Dataset excerpt
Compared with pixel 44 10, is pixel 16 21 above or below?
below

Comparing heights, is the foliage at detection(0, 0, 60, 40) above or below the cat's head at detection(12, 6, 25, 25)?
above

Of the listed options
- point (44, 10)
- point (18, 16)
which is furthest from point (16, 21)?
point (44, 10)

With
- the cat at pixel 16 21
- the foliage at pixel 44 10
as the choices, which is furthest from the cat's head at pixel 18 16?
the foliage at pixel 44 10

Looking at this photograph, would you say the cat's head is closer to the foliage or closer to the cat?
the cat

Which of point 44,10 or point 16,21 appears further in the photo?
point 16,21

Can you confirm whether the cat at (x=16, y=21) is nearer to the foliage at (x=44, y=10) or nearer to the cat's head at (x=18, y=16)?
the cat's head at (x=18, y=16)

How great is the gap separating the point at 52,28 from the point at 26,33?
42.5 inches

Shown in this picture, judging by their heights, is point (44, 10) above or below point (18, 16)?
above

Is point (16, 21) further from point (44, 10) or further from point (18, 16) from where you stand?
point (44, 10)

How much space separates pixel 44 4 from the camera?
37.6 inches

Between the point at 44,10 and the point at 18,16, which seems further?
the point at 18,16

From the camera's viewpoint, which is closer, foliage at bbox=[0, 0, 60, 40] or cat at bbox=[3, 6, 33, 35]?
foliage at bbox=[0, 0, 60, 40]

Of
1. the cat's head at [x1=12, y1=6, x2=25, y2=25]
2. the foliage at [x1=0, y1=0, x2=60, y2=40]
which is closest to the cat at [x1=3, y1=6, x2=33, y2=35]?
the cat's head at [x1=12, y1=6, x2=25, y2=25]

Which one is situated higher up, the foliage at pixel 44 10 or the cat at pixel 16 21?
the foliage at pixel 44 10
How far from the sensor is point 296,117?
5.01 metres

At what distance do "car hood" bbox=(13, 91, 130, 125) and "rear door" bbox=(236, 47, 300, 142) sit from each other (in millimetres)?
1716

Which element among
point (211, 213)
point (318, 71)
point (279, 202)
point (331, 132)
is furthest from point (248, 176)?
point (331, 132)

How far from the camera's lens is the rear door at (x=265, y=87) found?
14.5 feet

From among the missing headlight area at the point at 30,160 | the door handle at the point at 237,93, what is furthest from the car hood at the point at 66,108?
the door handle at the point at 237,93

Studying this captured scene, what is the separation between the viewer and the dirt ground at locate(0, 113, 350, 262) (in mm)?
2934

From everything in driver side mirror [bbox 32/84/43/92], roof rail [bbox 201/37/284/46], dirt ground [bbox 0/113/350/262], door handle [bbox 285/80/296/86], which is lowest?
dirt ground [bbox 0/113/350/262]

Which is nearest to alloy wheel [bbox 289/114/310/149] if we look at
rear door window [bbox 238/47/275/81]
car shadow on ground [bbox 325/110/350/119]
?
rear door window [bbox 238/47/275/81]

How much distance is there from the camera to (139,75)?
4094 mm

(WHAT THE TASK REQUIRES) Restate the data above exactly, keeping each word as it stands.

(FINAL RESULT)
Compared with pixel 44 10, is pixel 16 21 above or below?
below

Comparing heights, is the foliage at detection(0, 0, 60, 40) above or below the cat's head at detection(12, 6, 25, 25)?
above

Of the listed options
- point (44, 10)
- point (18, 16)
which is furthest from point (16, 21)?
point (44, 10)

With
- the cat at pixel 16 21
- the foliage at pixel 44 10
as the choices, which is furthest from the cat's head at pixel 18 16?
the foliage at pixel 44 10

Looking at this photograph, would you say the cat's head is closer to the foliage or closer to the cat?
the cat

Which of point 44,10 or point 16,21 appears further in the photo?
point 16,21

Can you confirm whether the cat at (x=16, y=21) is nearer to the foliage at (x=44, y=10) or nearer to the cat's head at (x=18, y=16)?
the cat's head at (x=18, y=16)

How great is the gap separating the point at 52,28 from the point at 26,33?
42.5 inches

Shown in this picture, judging by their heights, is point (44, 10) above or below point (18, 16)?
above

Is point (16, 21) further from point (44, 10) or further from point (18, 16) from where you stand?
point (44, 10)

How much space separates pixel 44 4 from the camera?
37.6 inches

Between the point at 44,10 and the point at 18,16, which seems further?
the point at 18,16

From the camera's viewpoint, which is closer, foliage at bbox=[0, 0, 60, 40] or cat at bbox=[3, 6, 33, 35]?
foliage at bbox=[0, 0, 60, 40]

Of
1. the cat's head at [x1=12, y1=6, x2=25, y2=25]
2. the foliage at [x1=0, y1=0, x2=60, y2=40]
which is closest to the cat at [x1=3, y1=6, x2=33, y2=35]?
the cat's head at [x1=12, y1=6, x2=25, y2=25]

Which one is situated higher up, the foliage at pixel 44 10 or the cat at pixel 16 21?
the foliage at pixel 44 10
How far from the sensor is point 296,117?
5.01 metres

At what distance do "car hood" bbox=(13, 91, 130, 125) and "rear door" bbox=(236, 47, 300, 142) sit from each other (in millimetres)?
1716

Which element among
point (211, 213)
point (318, 71)
point (279, 202)
point (331, 132)
is furthest from point (248, 176)?
point (331, 132)

How far from the camera's lens is the rear door at (x=265, y=87) found?
14.5 feet

From among the missing headlight area at the point at 30,160 | the door handle at the point at 237,93, what is furthest from the car hood at the point at 66,108?
the door handle at the point at 237,93

Studying this captured scene, what is the separation between the viewer and the dirt ground at locate(0, 113, 350, 262) (in mm)?
2934

From everything in driver side mirror [bbox 32/84/43/92], roof rail [bbox 201/37/284/46], dirt ground [bbox 0/113/350/262], door handle [bbox 285/80/296/86], which is lowest?
dirt ground [bbox 0/113/350/262]

Which is nearest to alloy wheel [bbox 289/114/310/149] if we look at
rear door window [bbox 238/47/275/81]
car shadow on ground [bbox 325/110/350/119]
?
rear door window [bbox 238/47/275/81]

How much distance is there from the camera to (139,75)?
4094 mm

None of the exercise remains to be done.